STORED ROWS
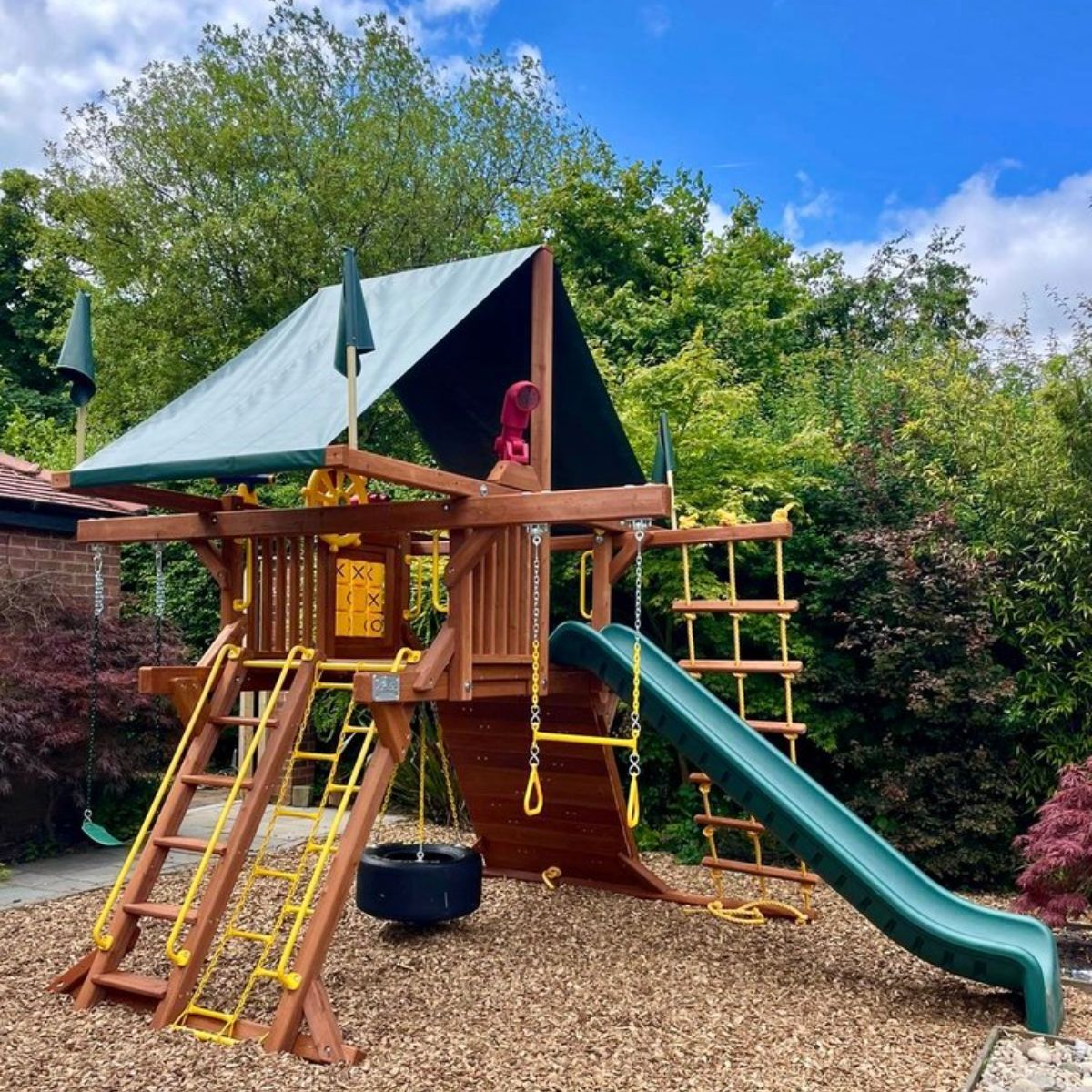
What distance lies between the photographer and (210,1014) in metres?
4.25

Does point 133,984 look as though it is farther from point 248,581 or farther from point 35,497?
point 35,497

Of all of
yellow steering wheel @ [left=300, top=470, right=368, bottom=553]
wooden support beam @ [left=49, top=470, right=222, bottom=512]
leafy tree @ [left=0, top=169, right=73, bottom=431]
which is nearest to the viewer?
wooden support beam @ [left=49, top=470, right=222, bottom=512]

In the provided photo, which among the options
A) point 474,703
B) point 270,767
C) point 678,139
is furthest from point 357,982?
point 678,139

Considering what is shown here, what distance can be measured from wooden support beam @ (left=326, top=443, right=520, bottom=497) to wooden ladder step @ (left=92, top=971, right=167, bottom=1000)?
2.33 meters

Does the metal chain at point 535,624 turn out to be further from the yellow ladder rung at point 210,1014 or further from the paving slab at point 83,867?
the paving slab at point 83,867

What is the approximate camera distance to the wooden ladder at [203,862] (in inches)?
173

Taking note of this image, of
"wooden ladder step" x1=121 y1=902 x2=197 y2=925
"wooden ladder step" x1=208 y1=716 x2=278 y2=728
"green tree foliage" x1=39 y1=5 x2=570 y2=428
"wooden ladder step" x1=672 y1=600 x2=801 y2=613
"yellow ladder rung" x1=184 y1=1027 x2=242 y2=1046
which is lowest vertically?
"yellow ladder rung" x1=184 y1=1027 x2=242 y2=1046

SHORT TASK
Reproduce the records word for word, starting at the line that contains "In the provided" and ending with the final line of the records.

RESULT
In the provided photo, which among the options
A) point 474,703
B) point 270,767
C) point 678,139
is furthest from point 357,982?
point 678,139

Considering what is shown here, what distance can be measured from wooden support beam @ (left=326, top=443, right=520, bottom=497) to wooden ladder step @ (left=92, top=971, right=167, bottom=1000)?
2.33 meters

Does the metal chain at point 535,624 turn out to be further from the yellow ladder rung at point 210,1014 or further from the paving slab at point 83,867?
the paving slab at point 83,867

What is the approximate camera distance to the wooden ladder at [203,862] (in inches)?
173

Taking note of this image, of
"wooden ladder step" x1=121 y1=902 x2=197 y2=925
"wooden ladder step" x1=208 y1=716 x2=278 y2=728
"green tree foliage" x1=39 y1=5 x2=570 y2=428
"wooden ladder step" x1=672 y1=600 x2=801 y2=613
"yellow ladder rung" x1=184 y1=1027 x2=242 y2=1046
which is lowest vertically?
"yellow ladder rung" x1=184 y1=1027 x2=242 y2=1046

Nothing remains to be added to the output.